(Right now, I’m focusing on my memoirist work that I’ll call, simply, “Pictures of Tommy” -- all about my psychotic brother and his legacy. If so inclined, please share, and tell me what you think. . . )
COMMISERANTS/COMMISERATI - part 1
I’m heartened by hearing from others who have mentally ill brothers. I just met author Mary-Ann Tirone Smith, whose memoir, Girls of Tender Age, was partly about her deceased, autistic brother, Tyler. Referred to as “Rain Man” in the book by some people in a hospital that cared for him, this guy had a very limited life, socially. Back then, in the fifties (Tyler was a good 10-15 years older than my brother, Tom), if you were that strange, you were considered “retarded” -- strange because autistic Tyler Tirone was an idiot savant and could read big books about WWII at the age of 8. . .

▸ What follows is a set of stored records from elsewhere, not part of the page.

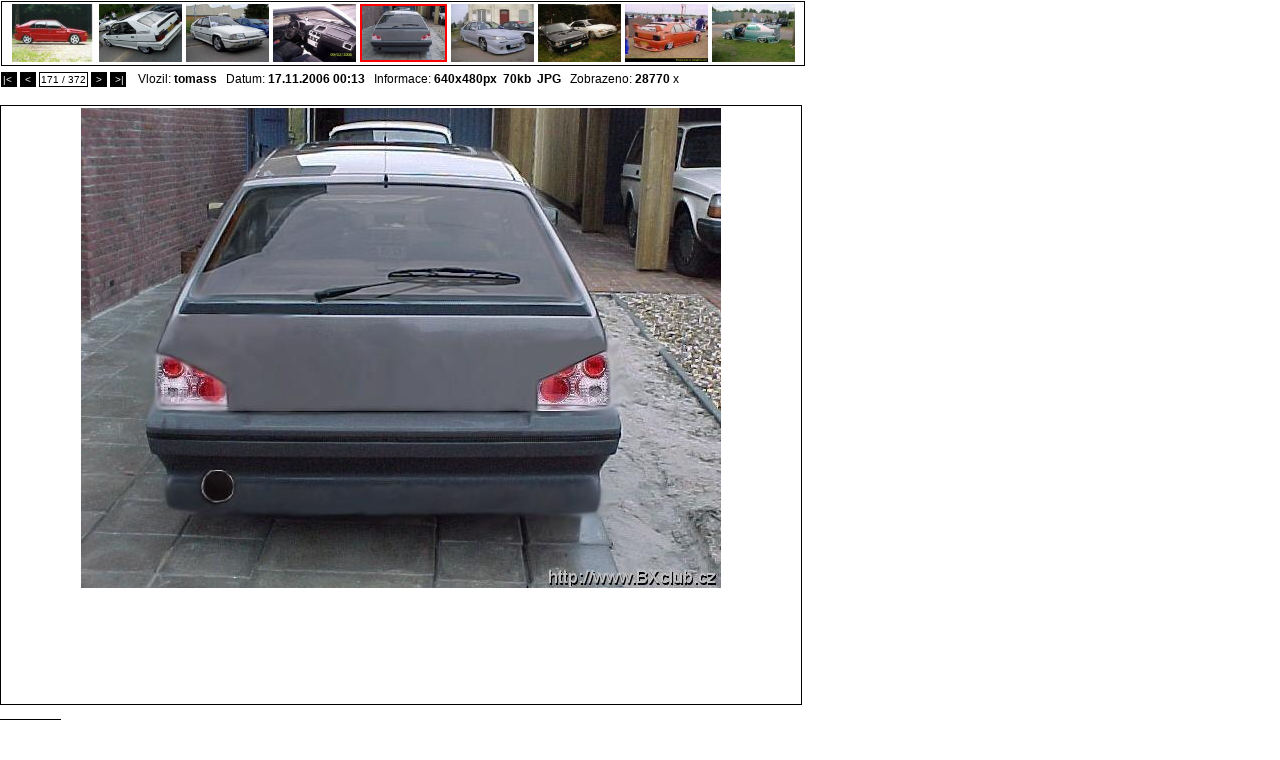

--- FILE ---
content_type: text/html; charset=windows-1250
request_url: http://www.bxclub.cz/showpic.php?cc=1815958&cmain=&oid=7780854&size=&sort=
body_size: 6393
content:
<html>
<style type='text/css'>
	#modellist { font-size : 8px; }
</style>
<title>Citroen BX foto galeria -   </title>
<link rel="stylesheet" href="css/pc_ie_sub.css" type="text/css">
<META NAME="Description" content="Citroen BX foto galeria:   ">

<body leftmargin="0" topmargin="0" bgcolor="#ffffff" marginheight="0" marginwidth="0" onkeyup="displayunicode(event);">

<div id='picture'>

<div style='position:absolute;left:1px;top:70px;'>
<table cellspacing='0' cellpadding='0'>
	<tr>
		<td height="18px">
			<span onclick='location.href="showpic.php?cc=1815958&cmain=&oid=167564756&size=&sort="' style='background:black;border:1px solid black;font-size:10px;padding:1px;color:white;cursor:pointer;'>|<&nbsp;</span>&nbsp;<span onclick='location.href="showpic.php?cc=1815958&cmain=&oid=7780855&size=&sort="' style='background:black;border:1px solid black;font-size:10px;padding:1px;color:white;cursor:pointer;'>&nbsp;<&nbsp;</span>&nbsp;<span style='background:white;font-size:10px; border:1px solid black;padding:1px;'>171 / 372</span>&nbsp;<span onclick='location.href="showpic.php?cc=1815958&cmain=&oid=7780853&size=&sort="' style='background:black;border:1px solid black;font-size:10px;padding:1px;color:white;cursor:pointer;'>&nbsp;>&nbsp;</span>&nbsp;<span onclick='location.href="showpic.php?cc=1815958&cmain=&oid=638825&size=&sort="' style='background:black;border:1px solid black;font-size:10px;padding:1px;color:white;cursor:pointer;'>&nbsp;>|</span>&nbsp;			<script language='JavaScript'>
			function displayunicode(e){
				var unicode=e.keyCode? e.keyCode : e.charCode
			
				if (unicode==39) { // next
					location.href="showpic.php?cc=1815958&cmain=&oid=7780853&size=&sort="				}
				
				if (unicode==37) { // pref
					location.href="showpic.php?cc=1815958&cmain=&oid=7780855&size=&sort="				}
			}
			</script>
			&nbsp;&nbsp;Vlozil: <b>tomass</b>&nbsp;&nbsp;&nbsp;Datum: <b>17.11.2006  00:13</b>&nbsp;&nbsp;&nbsp;Informace: <b>640x480px&nbsp;&nbsp;70kb</b>&nbsp;&nbsp;<b>JPG</b>&nbsp;&nbsp;&nbsp;Zobrazeno: <b>28770</b> x		</td>
	</tr>
</table>
</div>


					
<div style='position:absolute;top:1px;left:1px;border:1px solid black'>
<table cellspacing='0' cellpadding='0'><td width='802px' align='center' valign='middle' style='padding-top:2px;'>
<a style='padding:2px;' href='/showpic.php?cc=1815958&cmain=&oid=7780865&size=&sort='><img width='83px'  height='58px' src='/graphics/dynamic/galeria/preview/11642901294565a85111731.jpg' border='0' a><a style='padding:2px;' href='/showpic.php?cc=1815958&cmain=&oid=7780857&size=&sort='><img width='83px'  height='58px' src='/graphics/dynamic/galeria/preview/1163718863455cf0cf19190.jpg' border='0' a><a style='padding:2px;' href='/showpic.php?cc=1815958&cmain=&oid=7780856&size=&sort='><img width='83px'  height='58px' src='/graphics/dynamic/galeria/preview/1163718843455cf0bb8f40e.jpg' border='0' a><a style='padding:2px;' href='/showpic.php?cc=1815958&cmain=&oid=7780855&size=&sort='><img width='83px'  height='58px' src='/graphics/dynamic/galeria/preview/1163718820455cf0a4bdc11.jpg' border='0' a><a style='padding:2px;' href='/showpic.php?cc=1815958&cmain=&oid=7780854&size=&sort='><img width='83px' height='54px' src='/graphics/dynamic/galeria/preview/1163718808455cf098772a8.jpg'  style='border:2px solid red'/></a><a style='padding:2px;' href='/showpic.php?cc=1815958&cmain=&oid=7780853&size=&sort='><img width='83px'  height='58px'  src='/graphics/dynamic/galeria/preview/1163718787455cf0836bfbe.jpg' border='0'/></a><a style='padding:2px;' href='/showpic.php?cc=1815958&cmain=&oid=7780852&size=&sort='><img width='83px'  height='58px'  src='/graphics/dynamic/galeria/preview/1163718780455cf07c1c2d7.jpg' border='0'/></a><a style='padding:2px;' href='/showpic.php?cc=1815958&cmain=&oid=7780851&size=&sort='><img width='83px'  height='58px'  src='/graphics/dynamic/galeria/preview/1163718769455cf071d61ac.jpg' border='0'/></a><a style='padding:2px;' href='/showpic.php?cc=1815958&cmain=&oid=7780850&size=&sort='><img width='83px'  height='58px'  src='/graphics/dynamic/galeria/preview/1163718762455cf06a7258d.jpg' border='0'/></a></td></table>
</div>

</div>


		
<table border="0" cellspacing="0" cellpadding="0"  style='position:relative;top:91px;'>
	<tr><td style='width:802px;'>
		<!-- google_ad_section_start -->
		<h1 style='font-size:12px;padding-left:2px;'></h1>
		<!-- google_ad_section_end -->
				<a style='padding-left:2px;color:#000000;' href='/page/kod-70/cmain-/cc-1815958.html'> </a>
				</td></tr>
	<tr>
		<td valign='top' style='padding:2px;border:1px solid black' align='center'>
			
			<a href='graphics/dynamic/galeria/1163718808455cf098772a8.jpg' target="_blank"><img src="graphics/dynamic/galeria/1163718808455cf098772a8.jpg" alt="" original_size="yes" border='0'/></a>		</td>
		<td valign='top'>
		<script type="text/javascript"><!--
		google_ad_client = "ca-pub-3578358466886754";
		/* galerie_showpic_1 */
		google_ad_slot = "2108175406";
		google_ad_width = 120;
		google_ad_height = 600;
		//-->
		</script>
		<script type="text/javascript"
		src="http://pagead2.googlesyndication.com/pagead/show_ads.js">
		</script>
		</td>

<script language='JavaScript'>
	function showExif() {
		if (document.getElementById("efix").style.display=="block") {
			document.getElementById("efix").style.display="none";
		} else {
			document.getElementById("efix").style.display="block";
		}
	}
</script>
			</td>
		
	</tr>
	<tr ><td><br/><!-- google_ad_section_start(weight=ignore) -->
	<span style='background:white;font-size:10px; border:1px solid black;padding:1px;cursor:pointer;'>&nbsp;<span onclick='showExif();'><b>EXIF DATA</b></span>&nbsp;</span>		
	
	<div id='efix' style='display:none;'>
	<table>
	<tr><td>FileName</td><td><b>1163718808455cf098772a8.jpg</b></td></tr><tr><td>FileDateTime</td><td><b>1163718808</b></td></tr><tr><td>FileSize</td><td><b>69796</b></td></tr><tr><td>FileType</td><td><b>2</b></td></tr><tr><td>MimeType</td><td><b>image/jpeg</b></td></tr><tr><td>SectionsFound</td><td><b></b></td></tr>	</table>
	</div>
	&nbsp;<br><br><br><br><br>
	<br><br>&nbsp;<br><br><br><br><br>&nbsp;<br><br><br><br><br><br><br><br><br><br><br><br><br>&nbsp;<br><br><br>
	<!-- google_ad_section_end -->
	</td><td></td></tr>
</table>
<!-- google_ad_section_start -->
Citroen BX foto galeria<!-- google_ad_section_end -->


--- FILE ---
content_type: text/html; charset=utf-8
request_url: https://www.google.com/recaptcha/api2/aframe
body_size: 269
content:
<!DOCTYPE HTML><html><head><meta http-equiv="content-type" content="text/html; charset=UTF-8"></head><body><script nonce="LIMzItbdWXcqg0izgAdSHA">/** Anti-fraud and anti-abuse applications only. See google.com/recaptcha */ try{var clients={'sodar':'https://pagead2.googlesyndication.com/pagead/sodar?'};window.addEventListener("message",function(a){try{if(a.source===window.parent){var b=JSON.parse(a.data);var c=clients[b['id']];if(c){var d=document.createElement('img');d.src=c+b['params']+'&rc='+(localStorage.getItem("rc::a")?sessionStorage.getItem("rc::b"):"");window.document.body.appendChild(d);sessionStorage.setItem("rc::e",parseInt(sessionStorage.getItem("rc::e")||0)+1);localStorage.setItem("rc::h",'1769356417222');}}}catch(b){}});window.parent.postMessage("_grecaptcha_ready", "*");}catch(b){}</script></body></html>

He was kept out of school, stayed at home, slept all day, and had a lot of quirks, among them the inability to stand noises like dogs barking or people crying. In so many ways, he was a lot worse off than my brother, Tom. Of course, they had entirely different issues/devils. . . and medications too, of course.
Reading M-A Tirone Smith’s book made me relieved that our family’s problems with Tom arose in the late nineteen sixties; at least it didn’t seem like such a benighted time. Sure, there was still stigma aplenty and my parents suffered a lot because they couldn’t tell others about their wacko son (it just wasn’t done). Still. It could have been worse, all right.

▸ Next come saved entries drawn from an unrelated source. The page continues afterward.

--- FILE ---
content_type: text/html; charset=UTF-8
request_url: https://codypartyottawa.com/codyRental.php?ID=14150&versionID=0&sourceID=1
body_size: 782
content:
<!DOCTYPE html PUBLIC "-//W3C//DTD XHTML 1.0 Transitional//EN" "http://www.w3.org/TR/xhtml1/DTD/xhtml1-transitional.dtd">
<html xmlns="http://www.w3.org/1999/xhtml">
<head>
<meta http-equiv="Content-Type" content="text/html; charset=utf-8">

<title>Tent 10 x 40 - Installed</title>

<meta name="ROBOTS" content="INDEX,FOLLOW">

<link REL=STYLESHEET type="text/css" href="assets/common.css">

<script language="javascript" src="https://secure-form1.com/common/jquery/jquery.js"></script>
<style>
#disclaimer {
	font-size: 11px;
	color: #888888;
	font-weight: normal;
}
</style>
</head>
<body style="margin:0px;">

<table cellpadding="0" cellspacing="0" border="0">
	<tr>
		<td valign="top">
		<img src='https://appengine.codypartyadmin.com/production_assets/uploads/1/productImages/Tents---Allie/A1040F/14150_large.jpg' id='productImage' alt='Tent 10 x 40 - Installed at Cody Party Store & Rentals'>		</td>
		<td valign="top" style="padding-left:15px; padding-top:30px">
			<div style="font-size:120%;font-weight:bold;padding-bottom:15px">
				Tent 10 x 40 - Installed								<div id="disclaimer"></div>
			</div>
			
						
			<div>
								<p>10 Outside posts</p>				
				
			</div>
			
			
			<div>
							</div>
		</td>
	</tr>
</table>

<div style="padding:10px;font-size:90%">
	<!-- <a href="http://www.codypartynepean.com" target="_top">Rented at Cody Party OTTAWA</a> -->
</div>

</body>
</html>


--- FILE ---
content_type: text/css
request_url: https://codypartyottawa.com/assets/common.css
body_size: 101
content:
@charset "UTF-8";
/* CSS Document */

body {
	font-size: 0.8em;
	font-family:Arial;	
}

Fifteen years or so ago, I was visiting my West Coast Aunt and Uncle (mom’s brother, Jim, and his wife, Kathy). They lived in Bellevue, Washington -- a suburb for the Boeing families who moved there in the early ‘60’s, like them. We were sitting up late, in the kitchen, after a nice gathering of the cousins and a sing-along with guitars in the living room. We’ve always been a musical family. In fact, one of the Vonderlinns sang with the Trapp Family Singers. . .
Aunt Kathy said how sad it was that my mom couldn’t tell her family about the hard times with Tommy. She’s a proud woman. . . how could she admit failure?
I remember reading something in mom’s room one time, a letter from a doctor saying something about a “seductive mother” that I didn’t understand. Her bedroom was a total mess, a jumble of clutter & papers all over the place, not at all a restful place. . . but how my eyes lit on that paper, I’ll never know. It just chilled me to the bone to read it. Poor mom, what a double burden, being blamed for her behavior AND for her son’s chemical imbalance. . . poor mom.